-- Start of Entries provided --

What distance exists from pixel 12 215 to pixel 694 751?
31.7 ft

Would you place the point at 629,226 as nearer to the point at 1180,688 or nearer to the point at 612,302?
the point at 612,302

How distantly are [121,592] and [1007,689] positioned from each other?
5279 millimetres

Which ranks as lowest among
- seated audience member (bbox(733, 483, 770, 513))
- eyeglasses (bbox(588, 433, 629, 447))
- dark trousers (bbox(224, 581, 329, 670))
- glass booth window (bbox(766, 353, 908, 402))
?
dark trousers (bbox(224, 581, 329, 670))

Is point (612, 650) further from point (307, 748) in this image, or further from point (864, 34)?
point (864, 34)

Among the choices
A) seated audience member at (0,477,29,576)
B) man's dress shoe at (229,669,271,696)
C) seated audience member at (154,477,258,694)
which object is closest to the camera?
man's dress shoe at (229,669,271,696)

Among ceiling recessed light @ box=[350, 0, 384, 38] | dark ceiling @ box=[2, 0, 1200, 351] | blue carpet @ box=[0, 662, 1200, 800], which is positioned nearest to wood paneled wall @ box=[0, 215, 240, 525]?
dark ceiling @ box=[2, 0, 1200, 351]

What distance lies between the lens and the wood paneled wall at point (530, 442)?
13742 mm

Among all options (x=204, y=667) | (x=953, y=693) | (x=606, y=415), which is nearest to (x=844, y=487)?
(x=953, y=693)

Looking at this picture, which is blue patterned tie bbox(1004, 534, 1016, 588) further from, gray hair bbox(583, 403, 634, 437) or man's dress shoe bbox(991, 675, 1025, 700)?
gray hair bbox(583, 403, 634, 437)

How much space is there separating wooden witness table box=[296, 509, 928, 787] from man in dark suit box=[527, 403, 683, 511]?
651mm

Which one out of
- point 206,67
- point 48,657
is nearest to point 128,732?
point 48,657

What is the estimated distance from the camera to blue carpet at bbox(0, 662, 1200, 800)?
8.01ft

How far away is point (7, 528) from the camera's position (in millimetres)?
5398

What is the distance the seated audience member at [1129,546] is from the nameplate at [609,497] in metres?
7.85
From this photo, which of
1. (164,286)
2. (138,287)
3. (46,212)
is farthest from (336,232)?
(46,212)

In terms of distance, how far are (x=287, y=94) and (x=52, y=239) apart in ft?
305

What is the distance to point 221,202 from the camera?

-- End of Entries provided --

--- Exercise requirements ---
Duplicate every line of the entries above with no changes.

--- Full answer ---
What distance exists from pixel 12 215 to pixel 694 751?
31.7 ft

Would you place the point at 629,226 as nearer to the point at 1180,688 or nearer to the point at 612,302?
the point at 612,302

How distantly are [121,592] and [1007,689] positioned from each other?
5279 millimetres

Which ranks as lowest among
- seated audience member (bbox(733, 483, 770, 513))
- eyeglasses (bbox(588, 433, 629, 447))
- dark trousers (bbox(224, 581, 329, 670))
- glass booth window (bbox(766, 353, 908, 402))
?
dark trousers (bbox(224, 581, 329, 670))

Is point (612, 650) further from point (307, 748) in this image, or further from point (864, 34)?
point (864, 34)

Among the choices
A) seated audience member at (0,477,29,576)
B) man's dress shoe at (229,669,271,696)
C) seated audience member at (154,477,258,694)
which object is closest to the camera?
man's dress shoe at (229,669,271,696)

Among ceiling recessed light @ box=[350, 0, 384, 38] | dark ceiling @ box=[2, 0, 1200, 351] | blue carpet @ box=[0, 662, 1200, 800], which is positioned nearest to wood paneled wall @ box=[0, 215, 240, 525]?
dark ceiling @ box=[2, 0, 1200, 351]

What distance lies between the lens and the wood paneled wall at point (530, 442)?
13742 mm

Among all options (x=204, y=667) | (x=953, y=693) | (x=606, y=415), which is nearest to (x=844, y=487)?
(x=953, y=693)

Looking at this picture, which is blue patterned tie bbox(1004, 534, 1016, 588) further from, gray hair bbox(583, 403, 634, 437) or man's dress shoe bbox(991, 675, 1025, 700)?
gray hair bbox(583, 403, 634, 437)

How much space is there separating wooden witness table box=[296, 509, 928, 787] from man in dark suit box=[527, 403, 683, 511]?
651mm

Which one out of
- point 206,67
- point 48,657
is nearest to point 128,732?
point 48,657

What is the estimated distance from the camera to blue carpet at bbox(0, 662, 1200, 800)?
8.01ft

How far away is point (7, 528) from the camera's position (in millimetres)?
5398

What is the distance the seated audience member at [1129,546] is from the nameplate at [609,497] in metres?
7.85
From this photo, which of
1. (164,286)
2. (138,287)
3. (46,212)
is farthest from (336,232)?
(46,212)

In terms of distance, how far are (x=287, y=94) and (x=52, y=239) apart in ft?
305

What is the distance to point 221,202 from the camera?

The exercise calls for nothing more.